Trains Gallery

Since before I was born, my family used to set up an elaborate American Flyer toy train set (Made by Gilbert Science Toys in the 1950s) every Christmas. With the joy of the holiday, & the flashing lights of the tree, windows, & the train layout it's no wonder I've always been fascinated by Steam Locomotives. The large heavy, solid cast iron electrically powered toy steam locomotive, actually went "chug Chug" in unison with pumping smoke out the smoke stack. It had a headlight & passenger cars that really lit up, along with lit toy houses, church, signals, & a train station that really talked (It had a tiny 3" record & record player inside). With all the wiring & maintenance involved every Christmas setting up the train layout, & all those old fashioned Christmas lights, plus my mom doing minor repairs on the old vacuum tube TVs of the era, it's no wonder I wound up growing up as an electrical & electronics engineer.

I'm too young to have witnessed the steam era. Rarely, between my birth & about the age of 7 an occasional steam locomotive would come chugging near our neighborhood. Us kids would run out to see it cross the bridge down the street.

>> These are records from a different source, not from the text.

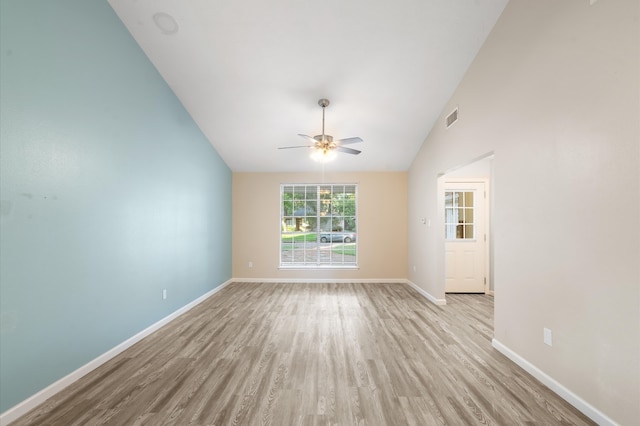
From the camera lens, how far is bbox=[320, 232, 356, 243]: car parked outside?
655 cm

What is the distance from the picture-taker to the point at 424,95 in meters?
4.12

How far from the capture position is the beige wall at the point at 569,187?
172cm

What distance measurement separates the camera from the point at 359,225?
641 centimetres

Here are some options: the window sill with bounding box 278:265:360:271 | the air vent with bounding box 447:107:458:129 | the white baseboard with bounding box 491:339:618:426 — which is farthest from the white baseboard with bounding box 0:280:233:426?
the air vent with bounding box 447:107:458:129

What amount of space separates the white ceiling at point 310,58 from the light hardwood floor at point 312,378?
10.5 ft

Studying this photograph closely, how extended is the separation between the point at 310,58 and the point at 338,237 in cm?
406

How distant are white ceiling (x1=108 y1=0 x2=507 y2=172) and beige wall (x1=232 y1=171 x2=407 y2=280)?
1512mm

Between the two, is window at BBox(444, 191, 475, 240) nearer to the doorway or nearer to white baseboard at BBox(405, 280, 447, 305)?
the doorway

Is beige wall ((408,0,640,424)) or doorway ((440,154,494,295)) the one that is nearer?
beige wall ((408,0,640,424))

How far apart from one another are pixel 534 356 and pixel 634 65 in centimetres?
234

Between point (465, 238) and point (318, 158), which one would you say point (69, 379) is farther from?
point (465, 238)

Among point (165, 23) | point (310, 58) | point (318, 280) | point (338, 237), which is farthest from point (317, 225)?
point (165, 23)

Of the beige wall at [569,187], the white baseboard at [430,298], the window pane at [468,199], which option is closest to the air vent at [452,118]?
the beige wall at [569,187]

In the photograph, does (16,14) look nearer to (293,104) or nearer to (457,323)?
(293,104)
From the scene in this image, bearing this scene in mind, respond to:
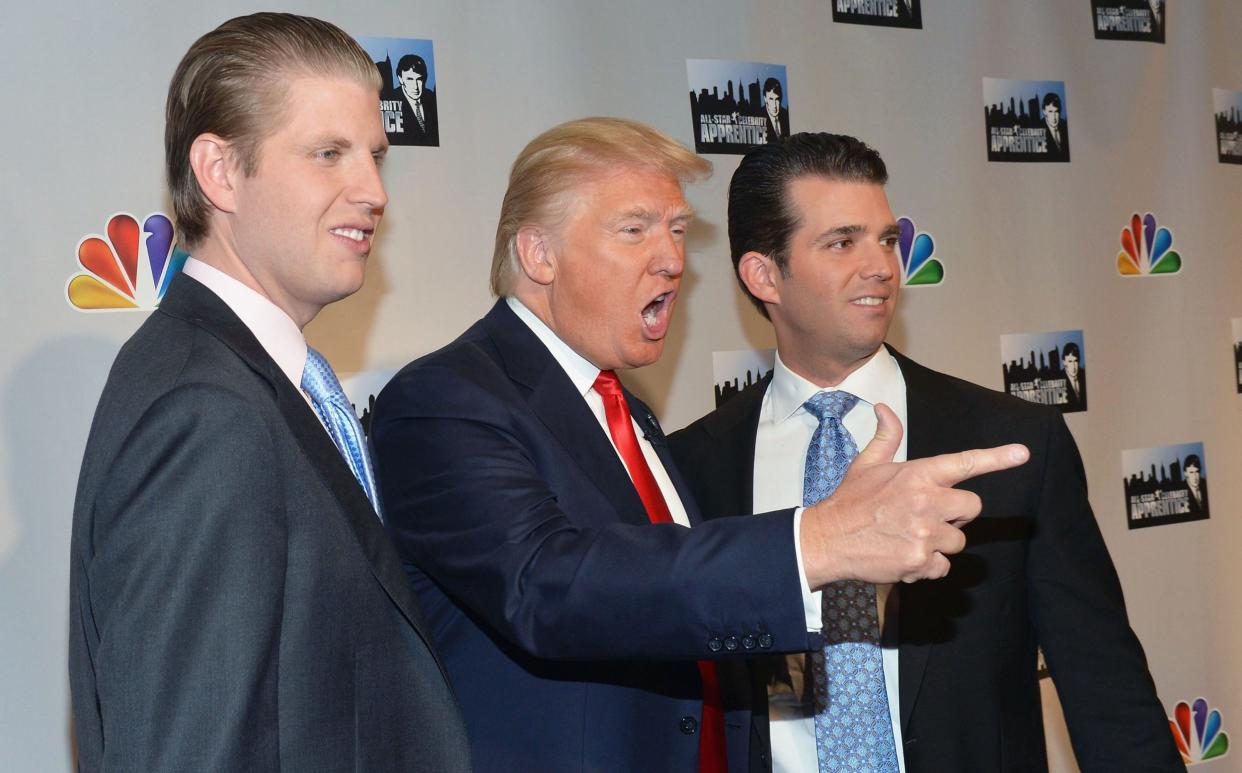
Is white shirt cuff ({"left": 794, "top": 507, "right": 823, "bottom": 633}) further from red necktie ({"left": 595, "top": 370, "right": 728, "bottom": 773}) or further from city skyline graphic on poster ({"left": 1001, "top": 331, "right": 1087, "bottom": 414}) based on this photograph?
city skyline graphic on poster ({"left": 1001, "top": 331, "right": 1087, "bottom": 414})

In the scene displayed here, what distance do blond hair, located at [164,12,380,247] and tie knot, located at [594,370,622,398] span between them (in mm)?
676

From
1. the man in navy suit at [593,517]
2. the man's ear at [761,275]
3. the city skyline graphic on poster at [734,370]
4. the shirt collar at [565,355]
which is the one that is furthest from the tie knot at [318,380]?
the city skyline graphic on poster at [734,370]

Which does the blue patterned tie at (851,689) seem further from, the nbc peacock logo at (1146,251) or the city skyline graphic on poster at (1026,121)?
the nbc peacock logo at (1146,251)

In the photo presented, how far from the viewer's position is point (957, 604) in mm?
2127

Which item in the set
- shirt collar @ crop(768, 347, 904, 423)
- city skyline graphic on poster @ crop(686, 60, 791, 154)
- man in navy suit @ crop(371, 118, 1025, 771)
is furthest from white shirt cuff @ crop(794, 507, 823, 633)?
city skyline graphic on poster @ crop(686, 60, 791, 154)

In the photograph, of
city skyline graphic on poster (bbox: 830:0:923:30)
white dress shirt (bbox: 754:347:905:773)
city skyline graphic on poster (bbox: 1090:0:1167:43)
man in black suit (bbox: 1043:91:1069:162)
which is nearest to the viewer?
white dress shirt (bbox: 754:347:905:773)

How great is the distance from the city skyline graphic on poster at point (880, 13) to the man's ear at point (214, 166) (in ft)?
7.28

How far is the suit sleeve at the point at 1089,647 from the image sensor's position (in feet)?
6.84

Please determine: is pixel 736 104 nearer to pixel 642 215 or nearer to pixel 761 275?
pixel 761 275

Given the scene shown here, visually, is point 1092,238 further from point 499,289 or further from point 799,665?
point 499,289

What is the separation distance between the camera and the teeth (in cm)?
160

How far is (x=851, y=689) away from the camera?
6.97 feet

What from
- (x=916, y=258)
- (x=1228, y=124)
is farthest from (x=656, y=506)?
(x=1228, y=124)

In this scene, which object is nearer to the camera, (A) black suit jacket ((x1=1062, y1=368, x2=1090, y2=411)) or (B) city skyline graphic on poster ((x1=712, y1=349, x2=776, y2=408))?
(B) city skyline graphic on poster ((x1=712, y1=349, x2=776, y2=408))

When I grew up I bought a used American Flyer, but it was a plastic locomotive. Since then though, I found a cast iron one identical to my family's one. Unfortunately the FWD/standby/Reverse relay was fried, & there were other mechanical problems. I found inside the plastic locomotive, the parts were identical to the cast iron one, so I swapped them. I keep the plastic one looking like new, but is not functional, as it's my parts loco for the older, cooler one. I own an big LGB train too. Maybe I'll post pix of them when I set the trains up next Christmas. They take up a lot of space, & time to set up, so didn't get around to setting them up last year.